======== PAGE
Camp Stanford: State of Nature


If you’ve seen the movie Office Space, you’ll remember this scene.

The main character, Peter Gibbons, has found himself at a crossroads. He has realized, far too late in life, that he hates his work. He struggles to explain this to his coworkers.

“Our high school guidance counselor,” Peter tries telling them, “used to ask us what you’d do if you had a million dollars and you didn’t have to work. And invariably what you’d say was supposed to be your career. So, if you wanted to fix old cars, then you’re supposed to be an auto mechanic.”

He never had an answer, he tells his friends; it’s how he got stuck in a cubicle. But now he knows: “I would relax. I would sit on my ass all day. I would do nothing.”

These lines, quirky and poignant, have always stayed with me.

The truth is, I’ve been going non-stop for as long as I can remember. Over the years, free time – my time to do nothing, to relax – started to slip away from me, so slowly I didn’t even notice.

It’s a story Stanford students know all too well: afternoons spent running around the neighborhood give way to varsity sports practices. Summer internships replace summer camp, and reading for fun becomes reading for school.

It’s been a long time since I’ve had nothing to do, but all of a sudden, I have free time again: I’m at Camp Stanford, true Camp Stanford, with no classes or thesis or research units. I may still have a few obligations, but the days are basically all mine.

In most students’ minds, the phrase “Camp Stanford” conjures collegiate paradise – an endless string of sunny afternoons at Wilbur Field: Bikinis. Kegs. Frisbees.

The reality is both better and worse – worse because there are too many rainy days and Monday nights, hours when there’s nothing to do and all your friends need to work. But it is these hours that, cheesy as it sounds, are forcing me to learn what no class at Stanford has ever taught me:

What would I do, if I could do anything?
================
======== DATASET EXTRACT
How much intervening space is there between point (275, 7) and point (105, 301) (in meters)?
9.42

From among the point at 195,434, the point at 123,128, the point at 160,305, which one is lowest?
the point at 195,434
================
→ **AIM OF THE EXERCISE**
In the Camp Stanford essay, which items are listed in the picture of sunny afternoons at Wilbur Field? Give every one. The lines above come from a separate source, unrelated to the Camp Stanford essay.

→ **EXERCISE RESULT**
Bikinis, kegs, and Frisbees.